The Franco-Italian Armistice, or Armistice of Villa Incisa, signed on 24 June 1940, in effect from 25 June, ended the brief Italian invasion of France during the Second World War.

On 10 June 1940, Italy declared war on France while the latter was already on the verge of defeat in its war with Germany. After the fall of Paris on 14 June, the French requested an armistice from Germany and, realising that the Germans would not allow them to continue the war against their Italian allies, also sent an armistice request to Italy, whose forces had not yet advanced. Fearing that the war would end before Italy had achieved any of its aims, Prime Minister Benito Mussolini ordered a full-scale invasion across the Alps to begin on 21 June. The Franco-German armistice was signed on the evening of the 22 June, but would not come into force until the Italians signed their own armistice. Their troops unable to break through, the Italians abandoned their major war aims and signed the armistice on 24 June. It came into effect early the next morning. It established a small occupation zone and an Italian Armistice Commission with France (Commissione Italiana d'Armistizio con la Francia, CIAF) in Turin to oversee French compliance. Armistice commissions were also established for French North Africa and French Somaliland. The armistice remained in force until November 1942, when during Case Anton the Italians occupied all of southeastern France and Corsica and invaded Tunisia.

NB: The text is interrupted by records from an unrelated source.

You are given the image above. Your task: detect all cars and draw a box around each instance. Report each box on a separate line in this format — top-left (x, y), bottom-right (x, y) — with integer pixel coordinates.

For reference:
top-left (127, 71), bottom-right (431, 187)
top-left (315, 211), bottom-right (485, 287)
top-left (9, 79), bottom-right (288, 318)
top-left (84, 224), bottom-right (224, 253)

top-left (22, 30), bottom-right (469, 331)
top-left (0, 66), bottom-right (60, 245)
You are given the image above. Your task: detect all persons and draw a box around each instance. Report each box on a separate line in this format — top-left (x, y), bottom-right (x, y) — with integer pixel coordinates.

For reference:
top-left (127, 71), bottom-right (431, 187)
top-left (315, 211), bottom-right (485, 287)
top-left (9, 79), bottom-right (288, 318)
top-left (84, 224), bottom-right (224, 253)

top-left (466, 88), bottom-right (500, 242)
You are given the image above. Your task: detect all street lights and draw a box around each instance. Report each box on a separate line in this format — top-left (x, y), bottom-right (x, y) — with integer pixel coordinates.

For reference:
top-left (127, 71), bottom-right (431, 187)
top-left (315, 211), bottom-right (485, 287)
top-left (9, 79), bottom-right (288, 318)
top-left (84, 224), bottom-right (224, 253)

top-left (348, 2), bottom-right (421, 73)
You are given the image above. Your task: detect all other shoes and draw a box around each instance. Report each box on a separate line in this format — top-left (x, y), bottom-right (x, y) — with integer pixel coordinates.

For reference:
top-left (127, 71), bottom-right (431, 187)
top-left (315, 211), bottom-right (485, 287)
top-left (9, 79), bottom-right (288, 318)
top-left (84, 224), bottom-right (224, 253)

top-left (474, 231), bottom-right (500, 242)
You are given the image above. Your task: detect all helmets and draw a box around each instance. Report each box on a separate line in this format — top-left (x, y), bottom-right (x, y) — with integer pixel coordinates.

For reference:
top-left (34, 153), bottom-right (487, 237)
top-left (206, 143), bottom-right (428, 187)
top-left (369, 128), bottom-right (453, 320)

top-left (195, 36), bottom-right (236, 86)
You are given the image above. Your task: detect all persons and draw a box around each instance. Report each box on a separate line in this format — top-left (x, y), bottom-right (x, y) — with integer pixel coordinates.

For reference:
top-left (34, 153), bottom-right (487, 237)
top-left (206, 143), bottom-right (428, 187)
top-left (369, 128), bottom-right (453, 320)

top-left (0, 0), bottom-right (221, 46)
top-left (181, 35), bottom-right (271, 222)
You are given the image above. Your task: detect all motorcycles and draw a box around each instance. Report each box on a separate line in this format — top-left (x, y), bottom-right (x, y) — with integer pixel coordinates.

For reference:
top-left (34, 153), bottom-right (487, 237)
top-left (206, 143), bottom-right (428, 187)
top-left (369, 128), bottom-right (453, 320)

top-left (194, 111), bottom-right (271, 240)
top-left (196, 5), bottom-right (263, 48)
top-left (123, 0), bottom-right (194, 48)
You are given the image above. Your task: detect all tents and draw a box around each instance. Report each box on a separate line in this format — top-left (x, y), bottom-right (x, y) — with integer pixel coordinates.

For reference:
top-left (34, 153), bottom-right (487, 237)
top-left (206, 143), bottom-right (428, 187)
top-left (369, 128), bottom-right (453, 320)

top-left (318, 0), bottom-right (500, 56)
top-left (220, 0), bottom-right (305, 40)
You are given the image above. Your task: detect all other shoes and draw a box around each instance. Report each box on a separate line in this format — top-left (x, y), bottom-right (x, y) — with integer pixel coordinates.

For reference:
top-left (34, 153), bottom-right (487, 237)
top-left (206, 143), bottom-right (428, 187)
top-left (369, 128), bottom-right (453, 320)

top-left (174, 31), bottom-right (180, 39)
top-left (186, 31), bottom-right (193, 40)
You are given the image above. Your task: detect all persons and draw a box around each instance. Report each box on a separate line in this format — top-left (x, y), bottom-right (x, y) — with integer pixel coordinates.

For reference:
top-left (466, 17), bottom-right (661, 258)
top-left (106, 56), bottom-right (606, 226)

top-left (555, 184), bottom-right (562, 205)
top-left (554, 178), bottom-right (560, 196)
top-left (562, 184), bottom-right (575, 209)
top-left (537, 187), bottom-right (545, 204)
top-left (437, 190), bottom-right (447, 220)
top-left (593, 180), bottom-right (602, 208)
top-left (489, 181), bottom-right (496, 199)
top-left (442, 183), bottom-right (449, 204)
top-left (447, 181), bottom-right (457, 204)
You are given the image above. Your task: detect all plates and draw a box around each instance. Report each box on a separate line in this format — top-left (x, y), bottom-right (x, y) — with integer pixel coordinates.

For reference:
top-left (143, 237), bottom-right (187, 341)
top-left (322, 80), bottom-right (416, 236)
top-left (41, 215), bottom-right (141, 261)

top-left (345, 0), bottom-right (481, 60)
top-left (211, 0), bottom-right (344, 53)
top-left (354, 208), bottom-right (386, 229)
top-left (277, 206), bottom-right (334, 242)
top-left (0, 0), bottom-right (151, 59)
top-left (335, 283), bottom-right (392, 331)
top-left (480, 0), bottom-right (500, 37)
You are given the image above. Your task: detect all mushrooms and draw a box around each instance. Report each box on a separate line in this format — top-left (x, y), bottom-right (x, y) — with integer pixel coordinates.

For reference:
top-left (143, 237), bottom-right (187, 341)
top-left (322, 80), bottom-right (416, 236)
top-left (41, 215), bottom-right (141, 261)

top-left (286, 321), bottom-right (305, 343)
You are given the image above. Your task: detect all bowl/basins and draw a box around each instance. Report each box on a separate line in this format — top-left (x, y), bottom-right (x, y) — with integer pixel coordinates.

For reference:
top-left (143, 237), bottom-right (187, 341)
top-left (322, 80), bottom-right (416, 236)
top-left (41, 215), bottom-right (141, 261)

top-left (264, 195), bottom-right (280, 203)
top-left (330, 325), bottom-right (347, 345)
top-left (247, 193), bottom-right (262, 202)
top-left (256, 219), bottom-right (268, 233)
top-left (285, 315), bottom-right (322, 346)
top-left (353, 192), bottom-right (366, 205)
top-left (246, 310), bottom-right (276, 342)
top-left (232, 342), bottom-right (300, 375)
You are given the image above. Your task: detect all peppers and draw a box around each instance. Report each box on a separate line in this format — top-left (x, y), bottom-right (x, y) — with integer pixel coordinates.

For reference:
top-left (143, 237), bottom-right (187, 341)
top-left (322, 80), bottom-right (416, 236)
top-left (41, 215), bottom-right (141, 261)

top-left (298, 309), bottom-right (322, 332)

On 17 June, the day after he transmitted a formal request for an armistice to the German government, French Foreign Minister Paul Baudoin handed to the Papal nuncio Valerio Valeri a note that said: "The French government, headed by Marshal Pétain, requests that the Holy See transmit to the Italian government as quickly as possible the note it has also transmitted through the Spanish ambassador to the German government. It also requests that he convey to the Italian government its desire to find together the basis of a lasting peace between the two countries." That same morning, Mussolini received word from Hitler that France had asked Germany for an armistice, and he went to meet Hitler at Munich, charging General Roatta, Admiral Raffaele de Courten and Air Brigadier Egisto Perino with drafting Italy's demands. Ciano wrote in his diary about the ridiculous demand some of his staff suggested: the entire French fleet, all its colonies, all its locomotives, the Mona Lisa. The final list of demands actually presented to the French were mild. Italy dropped its claims to the Rhône Valley, Corsica, Tunisia, and French Somaliland. According to Romain Rainero, Mussolini still clung to the goals laid out in his meeting with Hitler on 18 June as late as 21 June, when the "Protocols of the Armistice Conditions between France and Italy" were officially published in Rome. It was his view that it was not German pressure that led him to back down. Indeed, Hitler had wanted the Italians to claim even more territory from the defeated French. Badoglio, however, had warned Mussolini that a larger occupation of southern France would require fifteen divisions.